== Page
But all this is not the same thing as denying God's existence. Sextus himself notes that one cannot, by lack of proof, assert that God does not exist, because this stance itself would need demonstration. But that demonstration would fall prey to the same sceptical attack. In short, the best that reason can do with regard to God's existence is to remain agnostic. (It seems to me that Kant makes basically this same move in the first Critique.)
Next, Sextus explores God's attributes: forethought (or foreknowledge), will and power, and how these relate to God's goodness or malignancy.
There is this also to be said. He who affirms that God exists either declares that he has, or that he has not, forethought for the things in the universe, and in the former case that such forethought is for all things or for some things. But if he had forethought for all, there would have been nothing bad and no badness in the world; yet all things, they say, are full of badness; hence it shall not be said that God forethinks all things. If, again, he forethinks some, why does he forethink these things and not those? For either he has both the will and the power to forethink all things, or else he has the will but not the power, or the power but not the will, or neither the will nor the power. But if he had had both the will and the power he would have had forethought for all things; but for the reasons stated above he does not forethink all; therefore he has not both the will and the power to forethink all. And if he has the will but not the power, he is less strong than the cause which renders him unable to forethink what he does not forethink: but it is contrary to our notion of God that he should be weaker than anything. And if, again, he has the power but not the will to have forethought for all, he will be held to be malignant; while if he has neither the will nor the power, he is both malignant and weak--an impious thing to say about God. Therefore God has no forethought for the universe.
====
== Raw data
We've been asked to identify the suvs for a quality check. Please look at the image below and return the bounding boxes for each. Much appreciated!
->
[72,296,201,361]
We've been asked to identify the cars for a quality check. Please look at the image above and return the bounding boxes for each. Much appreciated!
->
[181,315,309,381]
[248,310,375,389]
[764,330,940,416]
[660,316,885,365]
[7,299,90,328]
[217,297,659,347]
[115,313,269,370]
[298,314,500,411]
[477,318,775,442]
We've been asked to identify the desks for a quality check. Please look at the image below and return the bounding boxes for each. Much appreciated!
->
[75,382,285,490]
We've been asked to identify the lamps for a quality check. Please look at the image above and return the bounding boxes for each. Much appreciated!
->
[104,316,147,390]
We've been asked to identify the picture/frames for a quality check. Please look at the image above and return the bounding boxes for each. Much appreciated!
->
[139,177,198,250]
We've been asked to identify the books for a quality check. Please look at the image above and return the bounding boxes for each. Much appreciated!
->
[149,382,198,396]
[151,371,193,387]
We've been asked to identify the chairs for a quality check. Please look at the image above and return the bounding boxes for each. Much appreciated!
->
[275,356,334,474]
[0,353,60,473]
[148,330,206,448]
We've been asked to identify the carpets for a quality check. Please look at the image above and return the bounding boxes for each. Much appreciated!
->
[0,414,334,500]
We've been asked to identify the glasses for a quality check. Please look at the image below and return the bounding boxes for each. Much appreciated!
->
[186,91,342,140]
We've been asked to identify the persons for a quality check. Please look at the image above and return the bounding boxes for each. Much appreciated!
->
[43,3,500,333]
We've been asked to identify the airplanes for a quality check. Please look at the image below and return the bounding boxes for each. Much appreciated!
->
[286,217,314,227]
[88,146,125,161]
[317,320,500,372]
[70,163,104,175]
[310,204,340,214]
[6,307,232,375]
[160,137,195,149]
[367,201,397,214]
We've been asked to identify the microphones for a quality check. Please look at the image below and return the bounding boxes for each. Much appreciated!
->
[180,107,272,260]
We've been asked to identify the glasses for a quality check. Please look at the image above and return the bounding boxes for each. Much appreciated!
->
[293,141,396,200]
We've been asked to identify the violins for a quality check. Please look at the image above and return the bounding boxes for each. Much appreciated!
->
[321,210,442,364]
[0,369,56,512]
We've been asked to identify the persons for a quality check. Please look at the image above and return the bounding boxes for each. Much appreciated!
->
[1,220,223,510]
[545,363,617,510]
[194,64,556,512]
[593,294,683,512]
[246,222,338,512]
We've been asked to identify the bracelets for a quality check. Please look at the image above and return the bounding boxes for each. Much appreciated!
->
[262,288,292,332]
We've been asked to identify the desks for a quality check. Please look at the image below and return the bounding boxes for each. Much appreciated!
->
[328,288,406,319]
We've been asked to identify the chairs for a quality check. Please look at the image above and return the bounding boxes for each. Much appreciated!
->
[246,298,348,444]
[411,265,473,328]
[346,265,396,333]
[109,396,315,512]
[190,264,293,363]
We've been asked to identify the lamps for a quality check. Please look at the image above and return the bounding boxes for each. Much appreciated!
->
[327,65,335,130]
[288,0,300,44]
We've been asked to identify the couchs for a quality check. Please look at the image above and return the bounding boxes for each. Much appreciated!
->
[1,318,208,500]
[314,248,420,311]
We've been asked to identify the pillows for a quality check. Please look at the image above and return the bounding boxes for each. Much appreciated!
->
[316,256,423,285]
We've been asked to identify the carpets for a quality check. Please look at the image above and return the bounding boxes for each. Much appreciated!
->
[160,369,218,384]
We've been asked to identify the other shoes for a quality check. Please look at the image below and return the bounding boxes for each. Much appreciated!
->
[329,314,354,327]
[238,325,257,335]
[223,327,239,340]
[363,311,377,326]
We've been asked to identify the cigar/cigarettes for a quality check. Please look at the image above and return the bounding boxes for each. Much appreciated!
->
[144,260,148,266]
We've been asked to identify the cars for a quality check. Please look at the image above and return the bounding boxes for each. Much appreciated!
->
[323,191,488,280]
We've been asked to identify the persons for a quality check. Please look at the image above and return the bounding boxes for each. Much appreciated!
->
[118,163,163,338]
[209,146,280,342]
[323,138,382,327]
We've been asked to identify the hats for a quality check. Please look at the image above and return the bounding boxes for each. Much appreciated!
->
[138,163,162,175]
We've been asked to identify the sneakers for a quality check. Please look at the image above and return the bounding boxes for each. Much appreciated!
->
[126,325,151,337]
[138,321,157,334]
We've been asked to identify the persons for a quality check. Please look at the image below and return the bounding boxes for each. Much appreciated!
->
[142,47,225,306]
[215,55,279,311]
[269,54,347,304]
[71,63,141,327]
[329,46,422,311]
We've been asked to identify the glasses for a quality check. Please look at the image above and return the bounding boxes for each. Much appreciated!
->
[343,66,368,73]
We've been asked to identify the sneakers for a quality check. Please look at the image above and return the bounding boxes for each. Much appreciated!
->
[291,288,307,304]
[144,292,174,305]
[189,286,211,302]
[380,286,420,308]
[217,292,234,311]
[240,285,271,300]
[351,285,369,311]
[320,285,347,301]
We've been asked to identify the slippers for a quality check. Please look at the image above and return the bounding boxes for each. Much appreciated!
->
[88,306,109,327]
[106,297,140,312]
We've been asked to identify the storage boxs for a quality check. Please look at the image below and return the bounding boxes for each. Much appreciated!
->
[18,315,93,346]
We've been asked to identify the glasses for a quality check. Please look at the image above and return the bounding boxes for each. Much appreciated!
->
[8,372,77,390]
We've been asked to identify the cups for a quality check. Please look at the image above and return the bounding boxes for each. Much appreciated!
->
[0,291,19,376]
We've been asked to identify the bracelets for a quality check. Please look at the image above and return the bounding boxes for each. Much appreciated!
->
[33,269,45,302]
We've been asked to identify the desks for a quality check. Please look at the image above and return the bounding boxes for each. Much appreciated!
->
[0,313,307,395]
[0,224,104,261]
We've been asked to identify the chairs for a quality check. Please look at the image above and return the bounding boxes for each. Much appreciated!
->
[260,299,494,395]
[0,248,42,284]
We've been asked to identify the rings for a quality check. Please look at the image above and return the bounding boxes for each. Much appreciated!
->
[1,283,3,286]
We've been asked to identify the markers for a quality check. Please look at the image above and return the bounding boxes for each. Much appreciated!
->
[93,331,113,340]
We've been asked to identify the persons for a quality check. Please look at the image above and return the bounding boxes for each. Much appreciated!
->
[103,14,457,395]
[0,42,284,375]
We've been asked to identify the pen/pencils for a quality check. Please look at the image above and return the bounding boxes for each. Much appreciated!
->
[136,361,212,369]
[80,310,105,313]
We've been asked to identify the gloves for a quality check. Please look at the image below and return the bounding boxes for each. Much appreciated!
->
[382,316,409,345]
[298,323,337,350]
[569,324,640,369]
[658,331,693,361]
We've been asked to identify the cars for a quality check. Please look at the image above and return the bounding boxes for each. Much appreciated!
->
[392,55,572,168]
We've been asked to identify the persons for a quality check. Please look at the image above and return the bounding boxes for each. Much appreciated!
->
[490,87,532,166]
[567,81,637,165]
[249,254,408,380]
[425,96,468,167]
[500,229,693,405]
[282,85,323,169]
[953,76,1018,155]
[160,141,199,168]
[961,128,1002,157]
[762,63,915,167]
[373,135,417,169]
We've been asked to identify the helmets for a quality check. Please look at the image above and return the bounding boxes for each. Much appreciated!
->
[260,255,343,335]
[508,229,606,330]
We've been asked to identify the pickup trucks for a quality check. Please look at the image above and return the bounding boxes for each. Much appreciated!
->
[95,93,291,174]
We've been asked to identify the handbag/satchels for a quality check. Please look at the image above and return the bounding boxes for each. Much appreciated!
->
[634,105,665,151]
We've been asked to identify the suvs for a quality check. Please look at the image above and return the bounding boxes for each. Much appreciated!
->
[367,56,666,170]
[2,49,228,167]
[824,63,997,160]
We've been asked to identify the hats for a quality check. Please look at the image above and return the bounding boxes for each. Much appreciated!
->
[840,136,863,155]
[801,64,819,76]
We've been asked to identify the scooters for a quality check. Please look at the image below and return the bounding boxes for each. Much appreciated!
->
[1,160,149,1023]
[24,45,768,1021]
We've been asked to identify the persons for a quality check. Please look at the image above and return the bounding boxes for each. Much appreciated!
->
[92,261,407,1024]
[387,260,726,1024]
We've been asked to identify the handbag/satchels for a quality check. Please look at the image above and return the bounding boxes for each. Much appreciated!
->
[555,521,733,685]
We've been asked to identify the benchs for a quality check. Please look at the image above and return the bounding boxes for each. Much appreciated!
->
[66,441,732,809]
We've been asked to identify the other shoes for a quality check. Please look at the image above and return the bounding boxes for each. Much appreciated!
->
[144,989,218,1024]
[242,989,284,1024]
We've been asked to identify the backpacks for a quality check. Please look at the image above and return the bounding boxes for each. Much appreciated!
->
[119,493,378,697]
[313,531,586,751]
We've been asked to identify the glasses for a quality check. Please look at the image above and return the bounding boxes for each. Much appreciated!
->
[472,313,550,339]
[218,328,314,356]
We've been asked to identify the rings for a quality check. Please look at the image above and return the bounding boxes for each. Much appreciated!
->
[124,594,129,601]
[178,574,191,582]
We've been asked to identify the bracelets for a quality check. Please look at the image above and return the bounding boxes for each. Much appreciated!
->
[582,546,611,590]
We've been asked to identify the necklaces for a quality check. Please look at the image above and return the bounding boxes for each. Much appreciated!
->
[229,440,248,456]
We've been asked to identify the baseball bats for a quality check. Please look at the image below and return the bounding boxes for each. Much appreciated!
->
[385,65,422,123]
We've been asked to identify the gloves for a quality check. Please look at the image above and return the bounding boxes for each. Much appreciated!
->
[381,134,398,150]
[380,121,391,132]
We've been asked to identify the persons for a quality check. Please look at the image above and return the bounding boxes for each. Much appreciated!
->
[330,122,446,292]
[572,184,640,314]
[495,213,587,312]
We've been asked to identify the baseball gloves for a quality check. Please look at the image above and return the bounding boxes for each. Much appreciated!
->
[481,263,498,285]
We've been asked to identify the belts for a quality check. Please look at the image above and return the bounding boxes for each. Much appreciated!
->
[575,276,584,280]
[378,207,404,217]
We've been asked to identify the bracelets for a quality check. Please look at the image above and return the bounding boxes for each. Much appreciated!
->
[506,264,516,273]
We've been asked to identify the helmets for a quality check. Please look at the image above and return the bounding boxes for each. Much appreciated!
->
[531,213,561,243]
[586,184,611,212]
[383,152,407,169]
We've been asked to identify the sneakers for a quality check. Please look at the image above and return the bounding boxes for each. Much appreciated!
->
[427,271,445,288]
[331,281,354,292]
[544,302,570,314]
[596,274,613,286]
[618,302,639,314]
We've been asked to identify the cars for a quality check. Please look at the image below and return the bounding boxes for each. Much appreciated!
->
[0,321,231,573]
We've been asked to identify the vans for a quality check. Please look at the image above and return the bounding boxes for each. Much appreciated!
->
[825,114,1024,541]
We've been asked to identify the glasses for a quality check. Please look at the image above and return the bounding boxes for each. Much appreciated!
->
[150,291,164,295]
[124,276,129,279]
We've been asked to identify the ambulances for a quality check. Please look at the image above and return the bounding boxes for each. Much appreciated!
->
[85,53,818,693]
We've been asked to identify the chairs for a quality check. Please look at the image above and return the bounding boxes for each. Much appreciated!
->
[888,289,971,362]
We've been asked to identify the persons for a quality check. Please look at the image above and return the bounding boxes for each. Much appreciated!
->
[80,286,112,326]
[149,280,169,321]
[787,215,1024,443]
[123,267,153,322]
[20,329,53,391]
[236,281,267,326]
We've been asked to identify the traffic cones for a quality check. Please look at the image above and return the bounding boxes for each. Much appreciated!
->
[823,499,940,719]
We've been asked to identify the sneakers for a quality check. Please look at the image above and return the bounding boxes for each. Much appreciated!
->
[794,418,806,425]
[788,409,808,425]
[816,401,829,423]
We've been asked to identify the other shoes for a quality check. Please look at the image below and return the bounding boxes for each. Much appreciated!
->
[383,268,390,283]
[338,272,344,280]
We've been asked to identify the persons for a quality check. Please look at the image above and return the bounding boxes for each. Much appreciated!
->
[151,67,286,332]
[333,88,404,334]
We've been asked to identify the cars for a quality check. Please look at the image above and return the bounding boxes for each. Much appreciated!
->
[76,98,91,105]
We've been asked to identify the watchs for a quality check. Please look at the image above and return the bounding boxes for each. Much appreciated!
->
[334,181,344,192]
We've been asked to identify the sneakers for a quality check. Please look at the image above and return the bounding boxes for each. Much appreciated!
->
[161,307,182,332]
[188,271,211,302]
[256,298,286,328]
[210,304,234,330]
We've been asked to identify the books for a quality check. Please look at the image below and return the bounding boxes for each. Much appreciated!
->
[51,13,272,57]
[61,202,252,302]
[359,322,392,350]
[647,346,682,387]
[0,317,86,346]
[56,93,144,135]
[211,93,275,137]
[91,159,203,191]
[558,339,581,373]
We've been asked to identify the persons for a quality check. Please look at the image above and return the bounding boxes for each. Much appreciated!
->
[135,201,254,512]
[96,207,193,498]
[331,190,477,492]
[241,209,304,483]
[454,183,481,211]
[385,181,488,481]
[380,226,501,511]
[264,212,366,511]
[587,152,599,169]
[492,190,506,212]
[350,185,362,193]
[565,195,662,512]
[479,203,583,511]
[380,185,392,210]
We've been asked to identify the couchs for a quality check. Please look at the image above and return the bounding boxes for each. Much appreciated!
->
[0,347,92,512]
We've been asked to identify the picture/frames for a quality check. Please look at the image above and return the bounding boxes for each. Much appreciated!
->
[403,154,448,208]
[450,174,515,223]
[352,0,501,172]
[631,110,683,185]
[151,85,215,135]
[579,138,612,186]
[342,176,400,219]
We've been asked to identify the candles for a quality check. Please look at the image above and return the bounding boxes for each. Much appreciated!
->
====
# Short exercise A
Answer these questions from the Sextus passage:
(i) Why, according to Sextus, can one not assert by lack of proof that God does not exist?
(ii) Which attributes of God does Sextus explore next?
(iii) How would God be held if he had the power but not the will to have forethought for all?
# Short exercise B
Rewrite the Sextus passage from "But all this" to "goodness or malignancy.", renaming "Sextus" as "Sextus Empiricus".
The data shown above is separate material from the Sextus passage.

# Task response A
(i) Because that stance itself would need demonstration.
(ii) Forethought (or foreknowledge), will and power.
(iii) He would be held to be malignant.

# Task response B
But all this is not the same thing as denying God's existence. Sextus Empiricus himself notes that one cannot, by lack of proof, assert that God does not exist, because this stance itself would need demonstration. But that demonstration would fall prey to the same sceptical attack. In short, the best that reason can do with regard to God's existence is to remain agnostic. (It seems to me that Kant makes basically this same move in the first Critique.)
Next, Sextus Empiricus explores God's attributes: forethought (or foreknowledge), will and power, and how these relate to God's goodness or malignancy.